Justice Commissioner Věra Jourová made it clear today (26 October) that the EU is worried about government attempts in Bucharest to violate the independence of the judiciary, also in the perspective of the upcoming Romanian EU Presidency.
Romania will take over the rotating Presidency of the Council of the EU from 1 January 2019. But the news from Bucharest is concerning, with an ongoing tug of war between the social-democrat government and the judiciary.
The latter has been quite successful in sentencing and even jailing many of the country’s politicians, while Romania’s ruling party has cried foul and denounced such legal actions as politically motivated.
Transparency International ranks Romania as one of the EU’s most corrupt states and Brussels has been keeping its justice system under special monitoring, called the “Cooperation and Verification Mechanism” (CVM) since its 2007 entry.

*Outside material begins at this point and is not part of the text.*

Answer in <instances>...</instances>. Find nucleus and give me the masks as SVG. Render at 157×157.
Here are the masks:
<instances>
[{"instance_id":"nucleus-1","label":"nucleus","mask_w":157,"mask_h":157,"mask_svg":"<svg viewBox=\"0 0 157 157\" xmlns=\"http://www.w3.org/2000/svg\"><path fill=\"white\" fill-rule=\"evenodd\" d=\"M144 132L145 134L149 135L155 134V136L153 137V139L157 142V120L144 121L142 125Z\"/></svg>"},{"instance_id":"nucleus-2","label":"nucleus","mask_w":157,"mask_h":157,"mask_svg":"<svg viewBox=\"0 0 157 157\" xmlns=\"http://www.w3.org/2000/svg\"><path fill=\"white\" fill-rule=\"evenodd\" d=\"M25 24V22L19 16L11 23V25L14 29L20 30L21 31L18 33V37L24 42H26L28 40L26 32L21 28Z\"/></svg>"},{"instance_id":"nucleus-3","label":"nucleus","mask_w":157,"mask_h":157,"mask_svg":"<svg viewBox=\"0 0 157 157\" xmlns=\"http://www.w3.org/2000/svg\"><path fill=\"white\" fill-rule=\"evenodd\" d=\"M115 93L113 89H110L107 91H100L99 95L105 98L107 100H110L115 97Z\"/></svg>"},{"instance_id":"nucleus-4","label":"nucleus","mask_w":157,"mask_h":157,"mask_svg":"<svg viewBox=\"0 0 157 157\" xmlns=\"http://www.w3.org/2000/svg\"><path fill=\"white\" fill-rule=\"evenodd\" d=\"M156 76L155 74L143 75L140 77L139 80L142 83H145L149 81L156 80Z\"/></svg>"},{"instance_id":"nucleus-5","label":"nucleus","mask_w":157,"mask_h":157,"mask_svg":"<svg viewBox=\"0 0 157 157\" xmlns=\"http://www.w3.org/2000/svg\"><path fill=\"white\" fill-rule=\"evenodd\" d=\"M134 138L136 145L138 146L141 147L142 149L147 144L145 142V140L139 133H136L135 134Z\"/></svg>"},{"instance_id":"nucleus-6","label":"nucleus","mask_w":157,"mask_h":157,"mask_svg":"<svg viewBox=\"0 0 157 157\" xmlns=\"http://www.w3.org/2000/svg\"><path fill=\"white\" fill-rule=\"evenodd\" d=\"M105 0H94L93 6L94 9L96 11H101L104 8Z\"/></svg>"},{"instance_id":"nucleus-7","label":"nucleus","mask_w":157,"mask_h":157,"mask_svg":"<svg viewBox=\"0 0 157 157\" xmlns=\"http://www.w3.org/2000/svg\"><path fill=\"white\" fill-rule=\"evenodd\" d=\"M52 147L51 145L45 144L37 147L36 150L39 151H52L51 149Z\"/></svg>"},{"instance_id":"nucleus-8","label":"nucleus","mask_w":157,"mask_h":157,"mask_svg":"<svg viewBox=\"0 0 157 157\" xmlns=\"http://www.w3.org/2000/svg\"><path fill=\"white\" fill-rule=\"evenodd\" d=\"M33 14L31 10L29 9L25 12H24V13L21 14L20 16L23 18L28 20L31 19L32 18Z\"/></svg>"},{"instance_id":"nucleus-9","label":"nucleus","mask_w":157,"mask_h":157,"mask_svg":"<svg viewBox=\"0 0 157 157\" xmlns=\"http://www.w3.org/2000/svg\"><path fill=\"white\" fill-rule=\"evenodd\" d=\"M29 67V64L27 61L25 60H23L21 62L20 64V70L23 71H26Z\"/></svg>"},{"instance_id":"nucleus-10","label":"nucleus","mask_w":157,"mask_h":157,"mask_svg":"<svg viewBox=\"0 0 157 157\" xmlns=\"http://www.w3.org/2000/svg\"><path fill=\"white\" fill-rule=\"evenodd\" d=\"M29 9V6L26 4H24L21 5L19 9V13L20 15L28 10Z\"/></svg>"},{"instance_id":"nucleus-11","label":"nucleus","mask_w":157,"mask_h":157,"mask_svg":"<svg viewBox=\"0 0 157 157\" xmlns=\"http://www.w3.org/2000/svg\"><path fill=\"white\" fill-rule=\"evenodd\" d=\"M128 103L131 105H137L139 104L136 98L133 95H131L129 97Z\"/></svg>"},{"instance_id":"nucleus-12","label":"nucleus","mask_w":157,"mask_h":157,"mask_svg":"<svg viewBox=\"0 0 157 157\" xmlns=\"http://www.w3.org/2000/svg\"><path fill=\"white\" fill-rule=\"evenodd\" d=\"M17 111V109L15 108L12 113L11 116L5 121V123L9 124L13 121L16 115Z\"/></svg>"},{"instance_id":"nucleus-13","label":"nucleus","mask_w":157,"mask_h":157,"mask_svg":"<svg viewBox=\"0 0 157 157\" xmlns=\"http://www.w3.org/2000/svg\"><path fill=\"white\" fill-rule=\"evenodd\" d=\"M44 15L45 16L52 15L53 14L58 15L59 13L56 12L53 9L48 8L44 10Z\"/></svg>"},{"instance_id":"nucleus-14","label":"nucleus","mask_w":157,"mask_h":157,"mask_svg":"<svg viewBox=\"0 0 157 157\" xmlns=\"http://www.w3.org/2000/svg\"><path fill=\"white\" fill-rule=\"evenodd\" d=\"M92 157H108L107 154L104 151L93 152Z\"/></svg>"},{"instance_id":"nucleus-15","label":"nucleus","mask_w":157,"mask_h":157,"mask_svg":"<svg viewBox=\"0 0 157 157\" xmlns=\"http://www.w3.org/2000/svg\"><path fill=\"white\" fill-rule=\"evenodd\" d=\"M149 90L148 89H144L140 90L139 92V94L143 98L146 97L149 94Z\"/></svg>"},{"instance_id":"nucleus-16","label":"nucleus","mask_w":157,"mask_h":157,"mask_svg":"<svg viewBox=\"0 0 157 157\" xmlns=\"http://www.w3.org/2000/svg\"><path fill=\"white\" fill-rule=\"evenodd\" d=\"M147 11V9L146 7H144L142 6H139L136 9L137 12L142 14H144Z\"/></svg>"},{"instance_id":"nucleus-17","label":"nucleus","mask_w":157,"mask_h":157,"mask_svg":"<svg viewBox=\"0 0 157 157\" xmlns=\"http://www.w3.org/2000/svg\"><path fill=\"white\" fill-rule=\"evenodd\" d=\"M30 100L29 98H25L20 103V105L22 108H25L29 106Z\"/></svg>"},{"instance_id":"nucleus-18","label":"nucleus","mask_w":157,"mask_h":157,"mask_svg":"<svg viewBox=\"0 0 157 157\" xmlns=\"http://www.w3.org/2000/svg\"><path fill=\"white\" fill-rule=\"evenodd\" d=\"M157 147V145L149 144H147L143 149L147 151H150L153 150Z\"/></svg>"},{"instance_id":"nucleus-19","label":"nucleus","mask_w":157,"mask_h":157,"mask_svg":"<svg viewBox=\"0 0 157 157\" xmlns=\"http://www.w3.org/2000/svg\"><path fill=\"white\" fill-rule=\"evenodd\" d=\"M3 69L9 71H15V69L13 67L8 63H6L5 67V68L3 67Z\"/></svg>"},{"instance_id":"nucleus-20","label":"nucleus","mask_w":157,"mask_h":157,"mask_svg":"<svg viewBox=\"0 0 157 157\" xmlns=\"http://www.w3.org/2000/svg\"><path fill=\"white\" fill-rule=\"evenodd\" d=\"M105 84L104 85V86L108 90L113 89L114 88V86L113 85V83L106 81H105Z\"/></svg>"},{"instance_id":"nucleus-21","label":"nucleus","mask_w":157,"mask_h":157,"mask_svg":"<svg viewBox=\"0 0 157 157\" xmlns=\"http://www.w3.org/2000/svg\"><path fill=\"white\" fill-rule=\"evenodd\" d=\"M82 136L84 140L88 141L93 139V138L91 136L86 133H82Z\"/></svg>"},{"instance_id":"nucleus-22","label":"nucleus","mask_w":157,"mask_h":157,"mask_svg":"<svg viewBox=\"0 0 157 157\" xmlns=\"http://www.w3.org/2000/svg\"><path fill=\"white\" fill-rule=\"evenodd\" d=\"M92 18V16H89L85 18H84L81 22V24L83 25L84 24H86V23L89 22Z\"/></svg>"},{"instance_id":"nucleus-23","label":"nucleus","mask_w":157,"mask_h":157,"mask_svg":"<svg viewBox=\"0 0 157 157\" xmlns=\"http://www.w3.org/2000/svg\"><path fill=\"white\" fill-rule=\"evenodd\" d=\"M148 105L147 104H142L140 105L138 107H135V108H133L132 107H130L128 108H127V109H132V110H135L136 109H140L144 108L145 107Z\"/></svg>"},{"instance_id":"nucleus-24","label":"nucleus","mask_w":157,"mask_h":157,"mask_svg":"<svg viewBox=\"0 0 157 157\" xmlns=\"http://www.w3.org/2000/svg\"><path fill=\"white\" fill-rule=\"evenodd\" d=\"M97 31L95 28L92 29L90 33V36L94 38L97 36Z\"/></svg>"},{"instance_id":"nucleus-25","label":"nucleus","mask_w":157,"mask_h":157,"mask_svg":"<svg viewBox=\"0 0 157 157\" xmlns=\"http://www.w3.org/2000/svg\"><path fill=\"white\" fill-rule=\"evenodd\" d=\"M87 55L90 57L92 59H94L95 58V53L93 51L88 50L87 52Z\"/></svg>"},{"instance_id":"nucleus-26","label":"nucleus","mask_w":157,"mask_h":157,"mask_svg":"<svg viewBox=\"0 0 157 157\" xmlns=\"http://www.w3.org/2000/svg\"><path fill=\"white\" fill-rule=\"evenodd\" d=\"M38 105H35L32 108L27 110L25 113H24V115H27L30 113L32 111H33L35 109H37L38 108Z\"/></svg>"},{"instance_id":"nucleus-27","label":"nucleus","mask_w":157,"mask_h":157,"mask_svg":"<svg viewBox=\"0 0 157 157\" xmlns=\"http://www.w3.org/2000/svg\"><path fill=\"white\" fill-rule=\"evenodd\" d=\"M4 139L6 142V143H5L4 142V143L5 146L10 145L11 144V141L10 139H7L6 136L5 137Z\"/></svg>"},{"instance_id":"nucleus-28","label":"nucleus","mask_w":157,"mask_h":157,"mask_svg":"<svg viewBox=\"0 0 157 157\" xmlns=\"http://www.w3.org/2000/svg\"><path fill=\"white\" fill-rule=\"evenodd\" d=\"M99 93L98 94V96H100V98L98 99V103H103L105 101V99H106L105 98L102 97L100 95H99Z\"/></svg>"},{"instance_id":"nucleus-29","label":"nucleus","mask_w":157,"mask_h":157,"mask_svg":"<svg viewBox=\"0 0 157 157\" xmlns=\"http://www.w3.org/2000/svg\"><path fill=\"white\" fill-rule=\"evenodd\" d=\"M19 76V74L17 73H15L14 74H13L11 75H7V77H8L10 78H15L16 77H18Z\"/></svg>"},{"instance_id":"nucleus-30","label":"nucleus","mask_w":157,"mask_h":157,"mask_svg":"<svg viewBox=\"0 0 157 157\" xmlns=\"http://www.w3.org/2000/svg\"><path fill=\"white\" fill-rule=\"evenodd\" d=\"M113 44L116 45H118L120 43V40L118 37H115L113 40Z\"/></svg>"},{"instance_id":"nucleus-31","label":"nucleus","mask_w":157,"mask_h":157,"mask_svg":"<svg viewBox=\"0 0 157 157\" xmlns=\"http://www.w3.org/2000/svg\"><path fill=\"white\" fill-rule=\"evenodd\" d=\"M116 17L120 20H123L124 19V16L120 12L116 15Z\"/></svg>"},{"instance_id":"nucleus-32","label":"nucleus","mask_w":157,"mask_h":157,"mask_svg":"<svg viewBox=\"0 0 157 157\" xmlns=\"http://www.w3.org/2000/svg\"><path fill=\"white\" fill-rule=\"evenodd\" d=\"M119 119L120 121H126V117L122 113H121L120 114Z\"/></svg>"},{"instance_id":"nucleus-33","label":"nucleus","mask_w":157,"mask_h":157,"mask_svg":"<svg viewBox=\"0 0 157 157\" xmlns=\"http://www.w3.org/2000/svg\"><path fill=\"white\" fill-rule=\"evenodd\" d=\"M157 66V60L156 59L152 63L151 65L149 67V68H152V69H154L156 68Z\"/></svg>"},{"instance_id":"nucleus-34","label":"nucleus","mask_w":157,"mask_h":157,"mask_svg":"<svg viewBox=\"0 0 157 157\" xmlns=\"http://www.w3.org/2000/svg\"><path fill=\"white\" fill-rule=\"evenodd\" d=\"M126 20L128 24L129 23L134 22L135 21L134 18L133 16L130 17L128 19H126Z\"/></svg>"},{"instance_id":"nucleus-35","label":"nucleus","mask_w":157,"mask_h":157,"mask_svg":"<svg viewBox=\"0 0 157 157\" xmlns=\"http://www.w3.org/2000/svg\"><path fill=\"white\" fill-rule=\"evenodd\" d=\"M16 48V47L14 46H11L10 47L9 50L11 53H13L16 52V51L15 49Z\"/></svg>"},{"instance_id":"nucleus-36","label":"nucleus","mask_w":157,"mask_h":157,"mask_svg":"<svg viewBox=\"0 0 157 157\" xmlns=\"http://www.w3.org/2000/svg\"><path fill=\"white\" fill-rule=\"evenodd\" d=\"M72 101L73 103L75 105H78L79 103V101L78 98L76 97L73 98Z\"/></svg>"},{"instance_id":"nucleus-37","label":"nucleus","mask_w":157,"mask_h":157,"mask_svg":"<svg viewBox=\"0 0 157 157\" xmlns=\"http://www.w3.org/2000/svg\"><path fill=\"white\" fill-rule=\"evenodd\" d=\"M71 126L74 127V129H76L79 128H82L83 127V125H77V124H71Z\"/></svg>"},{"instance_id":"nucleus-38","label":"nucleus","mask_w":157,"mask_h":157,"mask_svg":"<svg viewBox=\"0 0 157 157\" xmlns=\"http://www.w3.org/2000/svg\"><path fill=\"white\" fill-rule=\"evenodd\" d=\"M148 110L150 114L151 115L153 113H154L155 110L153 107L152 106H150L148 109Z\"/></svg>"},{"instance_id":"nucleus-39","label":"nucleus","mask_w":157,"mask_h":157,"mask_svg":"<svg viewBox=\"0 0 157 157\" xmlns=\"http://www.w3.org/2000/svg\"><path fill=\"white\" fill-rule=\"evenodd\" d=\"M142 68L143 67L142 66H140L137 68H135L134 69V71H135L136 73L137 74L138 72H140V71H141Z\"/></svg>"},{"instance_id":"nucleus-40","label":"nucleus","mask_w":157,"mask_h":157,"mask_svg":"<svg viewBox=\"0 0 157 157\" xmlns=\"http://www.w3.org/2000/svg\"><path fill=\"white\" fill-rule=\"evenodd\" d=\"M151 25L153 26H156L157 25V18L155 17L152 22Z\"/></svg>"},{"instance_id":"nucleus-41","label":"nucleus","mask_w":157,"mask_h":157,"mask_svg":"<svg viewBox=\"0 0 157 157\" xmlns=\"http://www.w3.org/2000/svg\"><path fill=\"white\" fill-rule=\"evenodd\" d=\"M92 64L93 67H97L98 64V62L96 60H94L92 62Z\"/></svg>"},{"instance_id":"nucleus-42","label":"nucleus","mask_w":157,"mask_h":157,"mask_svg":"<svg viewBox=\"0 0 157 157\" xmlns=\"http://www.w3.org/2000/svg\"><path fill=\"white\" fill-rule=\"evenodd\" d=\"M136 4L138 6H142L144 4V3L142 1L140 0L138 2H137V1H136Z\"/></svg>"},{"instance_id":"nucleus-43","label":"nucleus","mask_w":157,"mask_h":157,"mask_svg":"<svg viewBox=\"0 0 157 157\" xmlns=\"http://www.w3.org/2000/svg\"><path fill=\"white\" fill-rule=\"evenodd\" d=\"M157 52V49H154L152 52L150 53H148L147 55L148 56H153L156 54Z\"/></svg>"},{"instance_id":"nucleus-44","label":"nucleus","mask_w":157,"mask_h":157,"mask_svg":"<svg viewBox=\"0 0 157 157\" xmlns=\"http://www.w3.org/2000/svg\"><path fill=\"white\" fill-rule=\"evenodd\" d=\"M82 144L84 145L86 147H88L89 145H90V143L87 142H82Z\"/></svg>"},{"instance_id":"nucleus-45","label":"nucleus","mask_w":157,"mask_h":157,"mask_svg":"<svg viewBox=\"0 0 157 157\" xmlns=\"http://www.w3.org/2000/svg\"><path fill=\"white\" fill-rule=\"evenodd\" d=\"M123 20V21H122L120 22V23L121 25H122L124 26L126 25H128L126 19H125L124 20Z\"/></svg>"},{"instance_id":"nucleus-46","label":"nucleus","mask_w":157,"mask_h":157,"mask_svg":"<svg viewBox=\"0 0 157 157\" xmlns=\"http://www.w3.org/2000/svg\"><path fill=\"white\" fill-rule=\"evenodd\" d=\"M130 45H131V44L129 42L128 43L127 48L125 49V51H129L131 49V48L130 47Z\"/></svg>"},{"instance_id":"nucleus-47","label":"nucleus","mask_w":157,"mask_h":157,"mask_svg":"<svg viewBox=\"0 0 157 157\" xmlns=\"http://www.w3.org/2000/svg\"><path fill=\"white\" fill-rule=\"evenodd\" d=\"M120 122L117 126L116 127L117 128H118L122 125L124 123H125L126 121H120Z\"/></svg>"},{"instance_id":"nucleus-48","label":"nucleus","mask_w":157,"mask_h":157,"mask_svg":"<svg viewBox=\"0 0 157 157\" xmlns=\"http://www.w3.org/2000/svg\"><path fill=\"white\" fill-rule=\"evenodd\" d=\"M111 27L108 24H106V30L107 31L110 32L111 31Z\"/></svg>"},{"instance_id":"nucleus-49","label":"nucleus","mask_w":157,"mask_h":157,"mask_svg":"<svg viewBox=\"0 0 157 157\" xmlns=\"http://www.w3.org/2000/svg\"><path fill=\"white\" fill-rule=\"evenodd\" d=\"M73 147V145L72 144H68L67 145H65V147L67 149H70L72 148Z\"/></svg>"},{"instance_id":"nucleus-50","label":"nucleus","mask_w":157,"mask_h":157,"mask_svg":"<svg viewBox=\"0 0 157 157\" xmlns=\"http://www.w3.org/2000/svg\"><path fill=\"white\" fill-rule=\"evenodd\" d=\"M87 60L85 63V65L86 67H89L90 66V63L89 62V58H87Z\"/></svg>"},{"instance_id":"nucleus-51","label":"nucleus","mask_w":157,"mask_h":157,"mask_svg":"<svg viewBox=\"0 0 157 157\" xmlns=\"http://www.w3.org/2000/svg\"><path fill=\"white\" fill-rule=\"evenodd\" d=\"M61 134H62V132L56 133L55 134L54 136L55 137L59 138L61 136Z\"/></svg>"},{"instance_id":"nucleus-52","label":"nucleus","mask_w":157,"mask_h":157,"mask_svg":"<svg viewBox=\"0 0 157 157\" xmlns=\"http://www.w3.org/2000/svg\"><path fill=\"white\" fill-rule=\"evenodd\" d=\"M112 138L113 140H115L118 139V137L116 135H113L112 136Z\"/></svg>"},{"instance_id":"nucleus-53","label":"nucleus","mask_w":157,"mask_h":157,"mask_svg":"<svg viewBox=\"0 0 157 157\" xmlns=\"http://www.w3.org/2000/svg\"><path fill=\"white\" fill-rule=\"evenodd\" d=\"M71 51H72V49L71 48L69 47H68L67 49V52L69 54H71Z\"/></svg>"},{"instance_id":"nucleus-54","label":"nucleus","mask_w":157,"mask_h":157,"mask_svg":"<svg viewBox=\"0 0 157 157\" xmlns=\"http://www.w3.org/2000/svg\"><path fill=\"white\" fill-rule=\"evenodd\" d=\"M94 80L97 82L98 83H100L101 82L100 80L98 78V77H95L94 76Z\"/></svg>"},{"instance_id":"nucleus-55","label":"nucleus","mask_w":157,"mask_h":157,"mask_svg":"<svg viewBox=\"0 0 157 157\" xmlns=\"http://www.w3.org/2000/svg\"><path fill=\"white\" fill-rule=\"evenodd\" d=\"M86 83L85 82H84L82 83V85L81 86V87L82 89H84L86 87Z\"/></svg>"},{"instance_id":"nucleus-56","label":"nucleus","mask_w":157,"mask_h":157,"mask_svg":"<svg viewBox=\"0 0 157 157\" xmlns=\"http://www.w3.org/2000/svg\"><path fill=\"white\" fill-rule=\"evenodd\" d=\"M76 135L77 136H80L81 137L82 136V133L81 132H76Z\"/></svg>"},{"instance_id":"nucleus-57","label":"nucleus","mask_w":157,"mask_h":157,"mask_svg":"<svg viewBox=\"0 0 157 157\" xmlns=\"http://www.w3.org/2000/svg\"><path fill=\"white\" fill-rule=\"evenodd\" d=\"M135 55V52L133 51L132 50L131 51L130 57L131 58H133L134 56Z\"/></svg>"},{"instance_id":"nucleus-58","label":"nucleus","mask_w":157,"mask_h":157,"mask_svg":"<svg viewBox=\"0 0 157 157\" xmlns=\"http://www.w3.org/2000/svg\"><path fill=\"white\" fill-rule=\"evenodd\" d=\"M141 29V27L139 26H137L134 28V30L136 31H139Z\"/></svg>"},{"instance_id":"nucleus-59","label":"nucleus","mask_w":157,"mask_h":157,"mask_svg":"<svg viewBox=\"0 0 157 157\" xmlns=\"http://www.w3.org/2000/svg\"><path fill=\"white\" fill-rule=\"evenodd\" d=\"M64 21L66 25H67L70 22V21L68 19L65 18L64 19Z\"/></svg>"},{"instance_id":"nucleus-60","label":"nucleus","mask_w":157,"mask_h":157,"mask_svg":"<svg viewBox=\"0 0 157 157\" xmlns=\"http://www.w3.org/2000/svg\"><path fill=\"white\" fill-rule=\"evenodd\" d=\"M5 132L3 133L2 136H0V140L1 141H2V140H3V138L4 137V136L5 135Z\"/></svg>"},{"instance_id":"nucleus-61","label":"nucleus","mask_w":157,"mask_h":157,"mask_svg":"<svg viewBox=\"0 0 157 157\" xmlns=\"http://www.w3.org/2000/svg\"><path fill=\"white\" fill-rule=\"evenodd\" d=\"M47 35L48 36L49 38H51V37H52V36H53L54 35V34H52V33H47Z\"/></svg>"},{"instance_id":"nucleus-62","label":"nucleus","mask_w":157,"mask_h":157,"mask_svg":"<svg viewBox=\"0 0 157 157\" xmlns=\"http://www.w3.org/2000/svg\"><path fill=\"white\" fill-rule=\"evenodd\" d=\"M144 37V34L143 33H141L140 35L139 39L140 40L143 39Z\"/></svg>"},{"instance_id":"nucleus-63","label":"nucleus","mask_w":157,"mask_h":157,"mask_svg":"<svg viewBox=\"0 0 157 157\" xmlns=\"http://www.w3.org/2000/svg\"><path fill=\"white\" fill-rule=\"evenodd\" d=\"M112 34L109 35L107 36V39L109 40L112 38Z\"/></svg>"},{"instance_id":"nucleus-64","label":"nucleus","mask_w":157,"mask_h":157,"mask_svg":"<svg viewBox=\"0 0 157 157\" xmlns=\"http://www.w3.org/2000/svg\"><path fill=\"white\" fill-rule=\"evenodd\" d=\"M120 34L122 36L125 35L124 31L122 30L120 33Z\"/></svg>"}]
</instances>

In recent days, the Romanian justice minister Tudorel Toader asked President Klaus Iohannis to sack the prosecutor general.
A 63-page report unveiled by Toader accused prosecutor general Augustin Lazăr of attacking parliament and the government, defending the wrongdoings of anti-corruption prosecutors and failing to fulfil his managerial objectives.
The move to oust Lazăr follows the July sacking of anti-corruption prosecutor Laura Codruța Kövesi — considered a symbol of the country’s fight against corruption.
EURACTIV asked Jourová if the Commission had something to say regarding the latest news from Bucharest. She said developments in Romania in the field of justice were “fast changing and very dynamic”.
“What is static is the position of the Commission, which has said that the independence of Romania’s judicial system and its capacity to fight corruption effectively are of paramount importance for us”, the Commissioner said, adding that this would be reflected in the upcoming CVM report, to be published on 13 November.
The Commissioner added that soon after she would go to Romania and raise the issues with different representatives in the government, the minister of justice, also other ministers, because “we are at the stage of planning the presidency”.
The main part of the message was that the Commission is “very concerned about the situation”, Jourová said.
Asked by EURACTIV if there was a risk to the Romanian presidency, Jourová responded:
“The Presidency is a very demanding discipline. […] The EU is expecting Romania to manage the presidency without hiccups, without combining the presidency work with domestic problematic issues. I will not hide that for me the situation in justice and prosecution is the complicating factor I have concerns about.”
“That’s why I’m going there. There is a double task for me: to help the country within my powers, to overcome the judiciary crisis, and the second thing is that I rely on the presidency to finalise a lot of things on the EU agenda.”
For the Juncker Commission, the Romanian presidency is of particular importance, and not only for closing a number of pressing dossiers.
During the Romanian stint, Brexit will take place on 29 March, European Elections will be held in the 27 remaining countries during 23-26 May, and on 9 May an EU summit will be held in the Romanian city of Sibiu.
This summit may reveal if the EU has the will to survive and the ambition to reform. What is clear is that the Commission wants a hurdle-free presidency to maximise the chances for Jean-Claude Juncker, who is seeking no re-election, to leave a highly-regarded political legacy.